It sounds great. If it doesn't include Mary Wedderburn Canaan, however, I recommend her.

Date: 2023-02-19 01:21 pm (UTC)
philomytha: RFC biplane (RFC Biplane)
From: [personal profile] philomytha
Oh no, another book for my TBR pile :-D

I know what you mean about it being harder to find books about the German side of WW1. Meeting the Enemy by Richard van Emden had a moderate amount - it's about encounters outside of combat between British and Germans during the war, so civilians, immigrants, POWs and so forth, and a lot of German perspective as well as the British.

Date: 2023-02-20 04:03 pm (UTC)
skygiants: the aunts from Pushing Daisies reading and sipping wine on a couch (wine and books)
From: [personal profile] skygiants
This one sounds truly fascinating, thank you for writing it up!

Date: 2023-02-20 05:24 pm (UTC)
edwardianspinsteraunt: "Edwardian Interior" by Howard Gilman (Default)
From: [personal profile] edwardianspinsteraunt
Oh wow, this sounds so interesting! I love it when history is examined through that sort of kaleidescopic lens, with lots of detail about individual lives and experiences.

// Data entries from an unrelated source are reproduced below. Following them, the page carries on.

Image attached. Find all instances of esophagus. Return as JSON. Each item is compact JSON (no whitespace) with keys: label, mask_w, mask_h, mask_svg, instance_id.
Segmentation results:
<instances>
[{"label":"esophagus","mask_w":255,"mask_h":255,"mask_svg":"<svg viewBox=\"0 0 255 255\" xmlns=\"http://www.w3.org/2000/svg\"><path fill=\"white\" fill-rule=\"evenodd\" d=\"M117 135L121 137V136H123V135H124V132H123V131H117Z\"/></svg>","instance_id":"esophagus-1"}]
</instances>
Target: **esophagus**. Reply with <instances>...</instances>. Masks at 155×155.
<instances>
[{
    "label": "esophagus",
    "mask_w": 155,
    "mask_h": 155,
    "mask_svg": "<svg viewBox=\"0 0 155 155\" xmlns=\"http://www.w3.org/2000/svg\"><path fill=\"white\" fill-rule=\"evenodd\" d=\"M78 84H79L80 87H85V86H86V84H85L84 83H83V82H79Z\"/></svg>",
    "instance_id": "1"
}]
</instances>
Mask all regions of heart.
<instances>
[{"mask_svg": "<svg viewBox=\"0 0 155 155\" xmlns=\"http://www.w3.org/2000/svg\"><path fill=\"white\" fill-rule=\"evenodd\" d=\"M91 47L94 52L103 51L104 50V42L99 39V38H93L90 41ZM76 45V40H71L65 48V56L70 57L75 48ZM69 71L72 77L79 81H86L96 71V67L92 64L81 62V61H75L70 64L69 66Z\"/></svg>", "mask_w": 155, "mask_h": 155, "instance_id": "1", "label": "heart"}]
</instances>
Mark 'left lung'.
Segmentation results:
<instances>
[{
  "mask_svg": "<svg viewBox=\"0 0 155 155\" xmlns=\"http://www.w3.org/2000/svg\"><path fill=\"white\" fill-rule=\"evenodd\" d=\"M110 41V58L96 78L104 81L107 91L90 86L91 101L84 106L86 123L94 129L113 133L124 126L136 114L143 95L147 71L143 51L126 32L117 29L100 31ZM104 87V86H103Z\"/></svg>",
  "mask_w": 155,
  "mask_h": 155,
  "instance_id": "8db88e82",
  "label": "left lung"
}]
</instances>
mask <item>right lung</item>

And that's definitely a good point about the shortage of German WWI memoirs. The only one I've heard of, other than All Quiet on the Western Front, is Ernst Junger's Storm of Steel-- I don't know if you're familiar with that one?

Date: 2023-02-21 05:17 am (UTC)
lucymonster: (Default)
From: [personal profile] lucymonster
Oh, this sounds magnificent! Making a mental note of it for when I finally get my attention span back.

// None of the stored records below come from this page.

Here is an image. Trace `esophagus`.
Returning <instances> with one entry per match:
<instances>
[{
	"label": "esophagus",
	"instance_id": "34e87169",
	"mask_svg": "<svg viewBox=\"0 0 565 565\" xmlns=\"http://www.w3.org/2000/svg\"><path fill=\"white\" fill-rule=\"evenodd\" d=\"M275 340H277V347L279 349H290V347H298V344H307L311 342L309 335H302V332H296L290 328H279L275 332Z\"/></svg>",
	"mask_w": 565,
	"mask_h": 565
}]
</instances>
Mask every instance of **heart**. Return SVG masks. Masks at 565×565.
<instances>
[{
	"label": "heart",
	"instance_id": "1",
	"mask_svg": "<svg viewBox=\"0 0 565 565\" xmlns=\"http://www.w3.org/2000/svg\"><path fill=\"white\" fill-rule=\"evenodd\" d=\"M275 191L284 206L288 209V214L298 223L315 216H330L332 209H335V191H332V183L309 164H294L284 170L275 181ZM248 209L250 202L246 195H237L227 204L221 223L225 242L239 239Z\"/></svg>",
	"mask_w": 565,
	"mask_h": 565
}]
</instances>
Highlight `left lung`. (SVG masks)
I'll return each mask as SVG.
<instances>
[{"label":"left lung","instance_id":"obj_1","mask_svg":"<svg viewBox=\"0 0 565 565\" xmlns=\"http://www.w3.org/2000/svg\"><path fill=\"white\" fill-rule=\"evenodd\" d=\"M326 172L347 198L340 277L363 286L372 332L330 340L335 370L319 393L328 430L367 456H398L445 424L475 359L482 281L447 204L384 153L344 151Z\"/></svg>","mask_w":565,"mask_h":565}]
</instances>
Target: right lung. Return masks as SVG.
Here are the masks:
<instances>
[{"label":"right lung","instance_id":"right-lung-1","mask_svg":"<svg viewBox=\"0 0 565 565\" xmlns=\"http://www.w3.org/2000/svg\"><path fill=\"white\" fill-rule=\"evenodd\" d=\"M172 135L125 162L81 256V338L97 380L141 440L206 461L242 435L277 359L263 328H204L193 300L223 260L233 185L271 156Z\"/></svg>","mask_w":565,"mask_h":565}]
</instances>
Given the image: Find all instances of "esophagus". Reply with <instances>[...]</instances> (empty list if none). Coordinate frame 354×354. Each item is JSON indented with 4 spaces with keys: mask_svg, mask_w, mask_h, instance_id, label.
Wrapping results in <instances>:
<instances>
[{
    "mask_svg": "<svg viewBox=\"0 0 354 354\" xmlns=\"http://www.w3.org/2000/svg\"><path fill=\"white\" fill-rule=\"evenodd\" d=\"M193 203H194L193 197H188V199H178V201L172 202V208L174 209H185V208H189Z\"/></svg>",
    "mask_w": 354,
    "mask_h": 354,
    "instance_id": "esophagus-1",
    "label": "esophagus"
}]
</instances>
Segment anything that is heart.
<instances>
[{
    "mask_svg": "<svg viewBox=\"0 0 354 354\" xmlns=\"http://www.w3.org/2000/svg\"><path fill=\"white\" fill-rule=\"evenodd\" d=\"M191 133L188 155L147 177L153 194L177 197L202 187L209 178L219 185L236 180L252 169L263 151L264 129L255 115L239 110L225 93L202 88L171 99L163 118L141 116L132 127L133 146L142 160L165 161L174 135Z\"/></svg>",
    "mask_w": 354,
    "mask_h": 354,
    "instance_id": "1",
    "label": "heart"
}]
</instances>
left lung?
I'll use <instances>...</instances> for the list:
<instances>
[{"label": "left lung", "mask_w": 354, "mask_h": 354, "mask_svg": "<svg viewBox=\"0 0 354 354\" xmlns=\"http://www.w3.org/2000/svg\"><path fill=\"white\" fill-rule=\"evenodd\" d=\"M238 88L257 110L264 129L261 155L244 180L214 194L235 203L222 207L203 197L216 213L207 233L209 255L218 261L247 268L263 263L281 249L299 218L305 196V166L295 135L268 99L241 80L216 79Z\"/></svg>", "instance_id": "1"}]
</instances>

Date: 2023-02-21 12:12 pm (UTC)
asakiyume: (black crow on a red ground)
From: [personal profile] asakiyume
Among other things, your post make me think about how all that remains for me from learning about World War I are random, insufficient things: the dates, the fact of its horror and that it prompted the (ineffectual) League of Nations, that it carried the seeds and fertilizer for WWII, that it was trenches and shell shock, that there were famous young poets who died in it, "I am the grass." But what doesn't remain for me is any sense of motivations or strategy or battles** or how the war ended or really what it *was*, beyond a horrible war-of-attrition situation where periodically one side or the other would charge the other. And yet it will have been on either your pages or Sovay's that I learned that trench warfare didn't even start into some years in (or am I hallucinating?)

Fortunately I have Merriam-Webster's Collegiate Encyclopedia (an abridgment of Encyclopedia Britannia, MW's parent company), which I helped create like a year before Google made it obsolete. I can go read up on it and at least (re)fill the gaps in my knowledge. Some of them. But your entry shows me how much of that I need to recover before I could even situate the book you just read.

**I mean I have names, like Somme and Amiens, but no sense of what happened there.

Date: 2023-02-21 04:04 pm (UTC)
asakiyume: (more than two)
From: [personal profile] asakiyume
Yeah, I've lost it now. I do think it had to do with World War I, but maybe it wasn't with the establishment of trench warfare; maybe it was with equipping the trenches for the long term or something. But possibly you're right and I'm remembering a post about the Civil War!